Technology

15 carbon removal projects score $1M each in climate Xprize milestone – TechCrunch


A multi-year, $100 million Xprize competition for startups trying to remove or reverse carbon emissions has its first crop of big winners. Though the bulk of this Musk money won’t be given away until 2025, these 15 companies are each getting $1M today to keep the lights on til then.

The Carbon Removal Xprize, funded by the Musk Foundation, aims to reward novel methods to “pull carbon dioxide directly from the atmosphere or oceans and lock it away permanently in an environmentally benign way.” We’ve seen a few companies doing this with venture funding as well; it’s clearly an important and potentially both transformative and profitable space.

Of course Xprize isn’t looking for profitability, but rather demonstrating and executing on an idea, which means things are generally a bit more early stage. The last year saw the reviewers winnowing down an original pool of more than a thousand applicants to a top 60 and eventually these 15, based on “scientific validity… operations plans, performance data, life cycle analysis and cost estimates.”

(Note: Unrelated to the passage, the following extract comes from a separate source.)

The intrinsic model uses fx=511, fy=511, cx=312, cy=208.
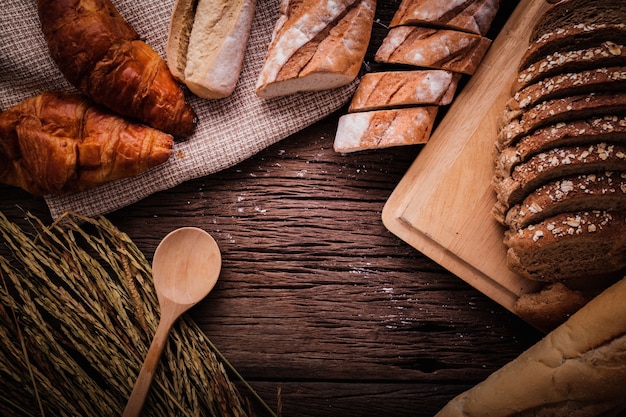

Here’s a very basic summary of each, in the order listed on the Xprize site:

  • Calcite: Using “the natural carbon absorbing properties of Calcium Hydroxide” to pull it from the air at scale
  • Carbyon: “A fast swing process by means of a rotating drum” containing an engineered material to capture CO2
  • Heirloom + Carbfix: Sequestering carbon in naturally occurring minerals and fluids through efficient exposure
  • Project Hajar: Mineralization using 44.01’s peridotite injection process
  • Sustaera: “Direct air capture 2.0” with improved modularity and cheaper chemical reaction pathways
  • Verdox + Carbfix (yes, they’re listed twice): “Electroswing adsorption” to fix CO2 with 70% less energy
  • Bioeconomy Institute at ISU: Uses Pyrolysis to refix outgoing plant-based carbon (with bio-oil byproduct)
  • Global Algae: Algae farms that naturally capture CO2 from the air
  • NetZero: Also pyrolysis (helpful video explainer here)
  • PlantVillage: Helps farmers in Africa to adapt to climate change
  • Takachar: Mobile “oxygen-lean torrefaction” to convert waste biomass to fuel, fertilizer etc
  • Captura: Extracting CO2 directly from seawater by means unspecified
  • Marine Permaculture: “Deepwater-irrigated, open-ocean seaweed mariculture.” Kelp farms!
  • Planetary: Turns mine waste into a “mild, nontoxic antacid” that helps restore natural ocean pH
  • Carbin Minerals: Using mine tailings for a mineralization process

Now that these milestone winners have been announced, the “real” competition begins. Registration will remain open until the end of 2023, and then teams have until 2025 to demonstrate actual removal of 1,000 tons of carbon per year, with cost modeling of removing a million, and a plan to go beyond even that. Earth Day 2025 will be the date the winners are announced, with $50M for first place, $20M for second, and $10M for third.

Student teams are eligible for a $250K scholarship, so ask your advisor or lab lead if that’s something worth going for. We’ll check back in a couple years from now when there are some standouts in the field.